The Alum Cave Trailhead is 8.7 miles south past Sugarlands Visitor Center along Newfound Gap Road. There are several parking areas on the left, but on the day that I went it was extremely crowded (arrived around 11am) and all parking spaces were full necessitating parking on the side of the road.
The first section of the trail (to Arch Rock) is at a fairly gentle grade and follows the Alum Cave Creek.
1.3 miles from the trailhead appears Arch Rock. The trail continues under the arch and has several steps cut into the stone that you climb up before exiting through the top.

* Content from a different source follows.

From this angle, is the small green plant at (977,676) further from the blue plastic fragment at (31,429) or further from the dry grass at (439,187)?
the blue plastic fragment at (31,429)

Past Arch Rock, the trail continues to Alum Cave. The view includes Anakeesta Ridge predominantly on your left. At roughly 2 miles from the trailhead you’ll arrive at Inspiration Point, that offers a view of Little Duck Hawk Ridge to the west, and Myrtle Point towards the Northeast.
At 2.2 miles, you reach Alum Cave (full disclosure, it isn’t a cave). Alum Cave is actually a concave bluff, approximately 80 feet in height and roughly 500 feet long. Alum Cave has a history being mined first for epsom salt by The Epsom Salts Manufacturing Company (1838) and then for saltpeter which is used to manufacture gunpowder, by the Confederate Army during the Civil War.
Past Alum Cave, the trail continues, hugging the cliff face. Over these next two miles you’ll find several narrow rock ledges, including some with cable handrails due to the water seeping out of the rock walls.
Beyond this point the trail levels out and you pass through a dense spruce-fir forest. The Alum Cave Trail ends 5 miles from the trailhead and dead-ends into Rainbow Falls Trail. Take a right here to continue to the summit of Mt. LeConte.
A short distance on you’ll arrive at the outskirts of the LeConte Lodge area, The actual summit of Mt. LeCounte is another half-mile however. You can also take a right to Cliff Top for panoramic views.
To reach the summit, take the Trillium Gap Trail which branches off to the left at approximately 5.2 miles. The summit, better known as High Top, is at the 5.5 mile mark… designated by a large cairn off to the right at 6,593 feet. This makes Mt. LeConte the tallest mountain in the Eastern United States, rising 5301 feet from its base near Gatlinburg.